Tuesday, July 7, 2015

Death and Taxes

In my research into the Greene's of Coventry, one of the most wonderful caches of materials that I found was an almost continuous collection of tax books beginning in about 1756. The town has tax records for every year until the 1810s (when I stopped looking!). Some of them have been transcribed by Catherine Hey in the Rhode Island Roots special edition of "Gleanings from Rhode Island Town Records: Early Coventry Record" (RI Roots, April 2010), but her coverage is from 1756 to 1769. There were more, and the ones that I was particularly fascinated by were the ones that covered the years from 1770 to 1800. For every year, you will find two different books, a town rate book, and a state rate book, since the town was responsible for sending money collected from landowners to pay its share of state expenses, and the town also needed a separate income source for its own expenses. For some years, you may also find an estate rate book. Some of the books contain poll counts (nice for a head count of adult males that may still be living at home) and how much each person owed in taxes. It's difficult to track how much a person's estate might have grown based on the taxes paid, since the rates changed, as did the currency value, but the thing I like best about tax books is that you can see men coming of age, dying off, moving into town and buying property.
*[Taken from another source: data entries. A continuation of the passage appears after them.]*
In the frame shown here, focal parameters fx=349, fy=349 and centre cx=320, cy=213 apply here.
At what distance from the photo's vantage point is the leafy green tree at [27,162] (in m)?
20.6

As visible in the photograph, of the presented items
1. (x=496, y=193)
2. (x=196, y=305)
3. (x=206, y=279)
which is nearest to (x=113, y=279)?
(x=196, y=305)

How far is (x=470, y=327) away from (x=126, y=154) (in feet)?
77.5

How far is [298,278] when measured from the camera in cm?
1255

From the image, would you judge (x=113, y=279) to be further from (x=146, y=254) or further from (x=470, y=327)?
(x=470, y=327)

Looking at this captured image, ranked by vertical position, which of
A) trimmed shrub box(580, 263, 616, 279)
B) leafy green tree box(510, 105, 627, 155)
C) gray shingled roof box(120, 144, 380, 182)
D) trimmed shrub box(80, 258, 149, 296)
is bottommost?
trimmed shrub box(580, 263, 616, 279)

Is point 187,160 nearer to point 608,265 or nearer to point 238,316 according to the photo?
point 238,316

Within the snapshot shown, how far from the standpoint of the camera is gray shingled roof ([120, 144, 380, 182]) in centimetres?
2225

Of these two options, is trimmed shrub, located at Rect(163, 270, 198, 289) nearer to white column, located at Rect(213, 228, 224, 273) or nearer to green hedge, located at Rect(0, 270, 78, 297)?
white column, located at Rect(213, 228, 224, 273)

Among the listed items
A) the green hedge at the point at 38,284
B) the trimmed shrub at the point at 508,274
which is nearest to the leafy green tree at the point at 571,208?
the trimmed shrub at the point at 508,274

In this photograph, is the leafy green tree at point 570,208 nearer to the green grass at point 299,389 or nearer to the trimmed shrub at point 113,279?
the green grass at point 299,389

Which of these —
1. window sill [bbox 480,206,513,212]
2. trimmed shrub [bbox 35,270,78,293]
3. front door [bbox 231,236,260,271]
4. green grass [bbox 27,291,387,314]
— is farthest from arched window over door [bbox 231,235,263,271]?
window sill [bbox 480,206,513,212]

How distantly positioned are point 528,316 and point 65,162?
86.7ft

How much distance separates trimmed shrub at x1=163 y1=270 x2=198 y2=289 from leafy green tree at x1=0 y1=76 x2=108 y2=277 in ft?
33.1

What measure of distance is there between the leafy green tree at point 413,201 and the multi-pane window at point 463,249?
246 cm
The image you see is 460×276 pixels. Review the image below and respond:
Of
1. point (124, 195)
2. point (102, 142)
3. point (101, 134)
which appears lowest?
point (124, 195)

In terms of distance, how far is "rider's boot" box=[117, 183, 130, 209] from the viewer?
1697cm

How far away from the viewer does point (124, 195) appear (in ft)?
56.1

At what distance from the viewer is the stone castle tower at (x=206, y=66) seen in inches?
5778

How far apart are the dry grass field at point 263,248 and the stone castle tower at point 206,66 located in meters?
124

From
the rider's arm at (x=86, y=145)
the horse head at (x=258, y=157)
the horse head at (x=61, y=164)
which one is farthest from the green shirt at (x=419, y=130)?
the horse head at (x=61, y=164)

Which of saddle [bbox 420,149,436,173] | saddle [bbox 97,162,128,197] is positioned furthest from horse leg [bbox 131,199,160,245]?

Here's the first page of the State rate book for 1785
Coventry State Tax Rate book for 1785, Coventry Town Clerk's Office, Coventry, RI.
I love the coffee mug stain on this one.

Here is the Coventry Town Rate book for 1779.
Coventry Town Rate Book for 1779, Coventry Town Clerk's Office, Coventry, RI.
The earliest ones are grouped alphabetically by the first letter of the first name, and the later are grouped by the first letter of the last name, after that it's just a seemingly random list. By looking at a series of years, though, it looks as if they used previous years tax books to write the new ones, so the lists appear very similar from year to year, with the main changes being related to people who may have died during the year, and naming their widows in the place of the men who died. It also appears that the folks may have been grouped geographically by surname, but that's just a hunch on my part.

There's one other interesting type of Coventry tax books that shows "Value of Estates." I presume that this is really more of a list of landowners and an approximate value of the property that they own, but it also lists the heirs of particular estates, so you can see who inherited the property. This is an example from 1780.
Value of Estate Book for 1780, Coventry Town Clerk's Office, Coventry, RI.
I'm off to look for a similar series of tax books for some other Rhode Island towns including Tiverton and Portsmouth for another project, hoping to solve some more brick wall problems with tax list data. Wish me luck!